Yogaübungen, Atemtechniken, Entspannungsübungen und Meditation können eine signifikante Reduktion der Anzahl der Migräne-Tage, der Schmerzintensität, Medikamenteneinnahme, Angst und Depression bewirken.

Ablenkung

Im akuten Migräneanfall kann jegliche Form der Ablenkung helfen, wie z.B. sich auf nicht schmerzende Stellen des Körpers konzentrieren, stumpfes Fernsehen oder das Hören eines Podcasts.

Wie oft sollte man Entspannungsübungen durchführen?

Je regelmäßiger Entspannungsübungen durchgeführt werden, desto eher lernen Gehirn und Körper, "herunterzufahren" und sich zu entspannen. Tägliches Üben ist empfehlenswert, aber auch dreimal die Woche kann bereits einen Effekt auf die Kopfschmerzen haben. Es ist ratsam, anfangs immer die gleiche Übung zu nutzen, damit der Lernprozess angeregt wird.

Tipps für die Integration in den Alltag

  • Machen Sie Entspannungsübungen zur täglichen Routine.
  • Führen Sie Entspannungsmethoden sowohl im Liegen als auch im Sitzen durch (Sitzen wird empfohlen, um nicht einzuschlafen).
  • Nutzen Sie geführte Anleitungen.
  • Suchen Sie sich einen ruhigen Rückzugsort.
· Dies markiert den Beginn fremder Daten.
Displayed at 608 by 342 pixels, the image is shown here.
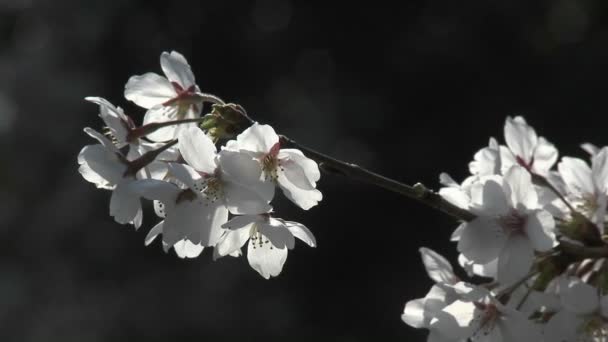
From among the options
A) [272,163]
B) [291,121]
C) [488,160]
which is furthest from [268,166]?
[291,121]

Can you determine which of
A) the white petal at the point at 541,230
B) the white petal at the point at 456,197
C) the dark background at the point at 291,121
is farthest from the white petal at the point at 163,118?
the dark background at the point at 291,121

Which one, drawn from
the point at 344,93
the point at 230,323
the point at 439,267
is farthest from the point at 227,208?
the point at 344,93

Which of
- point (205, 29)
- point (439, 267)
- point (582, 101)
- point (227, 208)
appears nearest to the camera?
point (227, 208)

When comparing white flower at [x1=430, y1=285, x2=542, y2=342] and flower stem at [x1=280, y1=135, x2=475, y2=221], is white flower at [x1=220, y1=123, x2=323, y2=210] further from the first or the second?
white flower at [x1=430, y1=285, x2=542, y2=342]

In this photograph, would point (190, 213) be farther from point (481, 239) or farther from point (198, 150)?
point (481, 239)

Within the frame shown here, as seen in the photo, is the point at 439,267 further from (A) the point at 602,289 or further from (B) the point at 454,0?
(B) the point at 454,0

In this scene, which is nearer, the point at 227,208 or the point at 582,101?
the point at 227,208

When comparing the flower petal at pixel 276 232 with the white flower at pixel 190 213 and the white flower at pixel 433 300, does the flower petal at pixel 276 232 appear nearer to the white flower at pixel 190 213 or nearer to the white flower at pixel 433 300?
the white flower at pixel 190 213
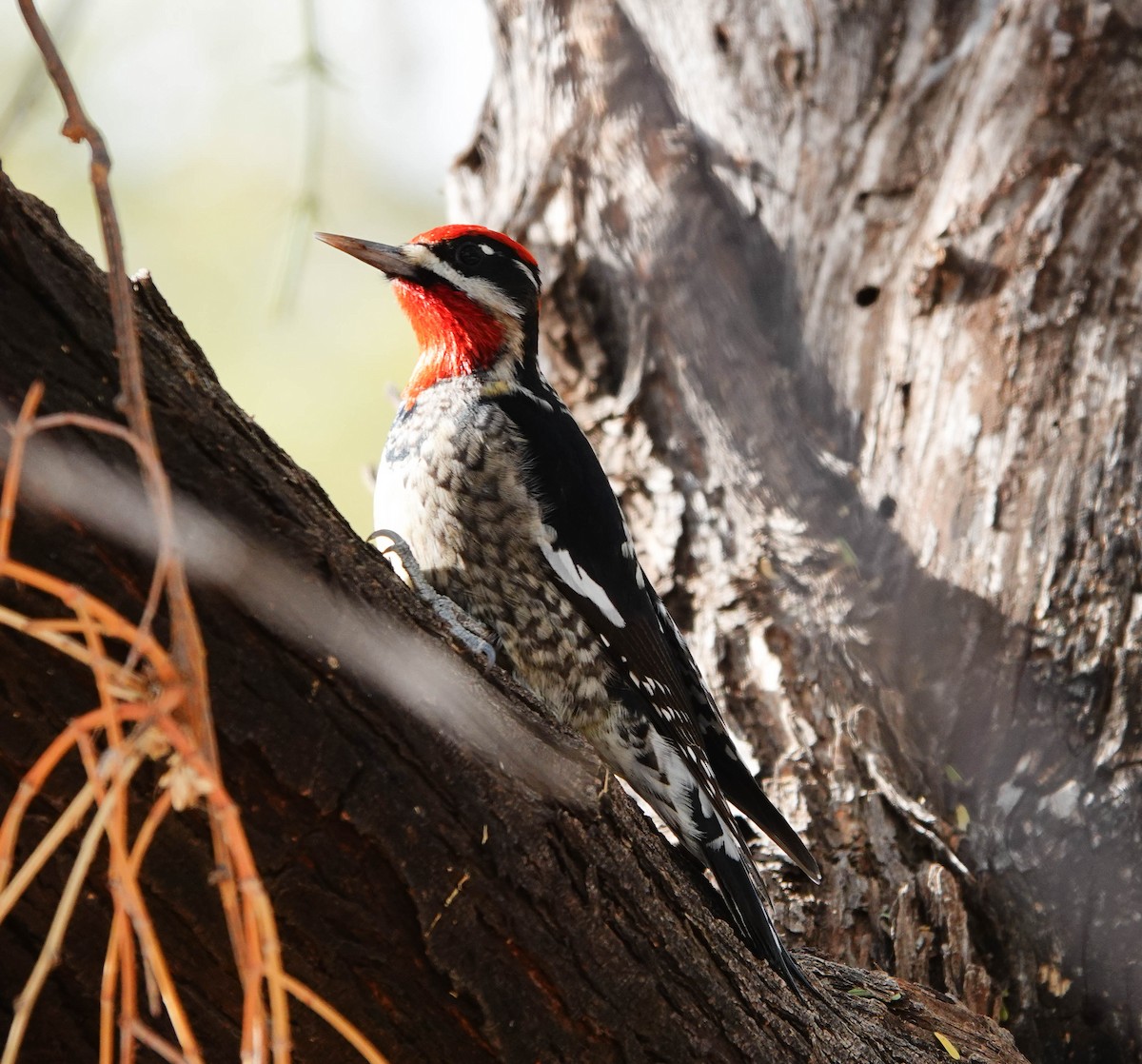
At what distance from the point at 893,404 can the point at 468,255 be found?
3.95 ft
Weitere Maßnahmen zur Linderung von Kopfschmerzen

Neben Entspannungsübungen gibt es weitere Maßnahmen, die zur Linderung von Kopfschmerzen beitragen können:

  • Dehnübungen: Gezielte Dehnübungen können Verspannungen im Nackenbereich lösen.
  • Ergonomischer Arbeitsplatz: Achten Sie auf eine ergonomische Gestaltung Ihres Arbeitsplatzes, um Verspannungen vorzubeugen. Ein elektrisch höhenverstellbarer Schreibtisch ermöglicht es, die Arbeitsposition regelmäßig zu wechseln.
  • Regelmäßige Pausen: Planen Sie kurze Pausen ein, in denen Sie sich dehnen oder einige Schritte gehen.
  • Schmerztagebuch: Führen Sie ein Schmerztagebuch, um festzustellen, was Ihre Schmerzen auslöst und was Ihnen Linderung verschafft.
  • Anpassung des Alltags: Sorgen Sie für einen gesunden Schlaf-Wach-Rhythmus, vermeiden Sie psychischen Stress und meiden Sie Reizüberflutung.
  • Sport und Ernährung: Regelmäßiger Ausdauersport kann die Schmerzintensität und die Häufigkeit von Kopfschmerzen senken. Achten Sie auf Ihre Ernährung und trinken Sie ausreichend viel.

Wann sollte man einen Arzt aufsuchen?

Trotz der Möglichkeit zur Selbstbehandlung sollte im Zweifelsfall immer ein Arzt aufgesucht werden.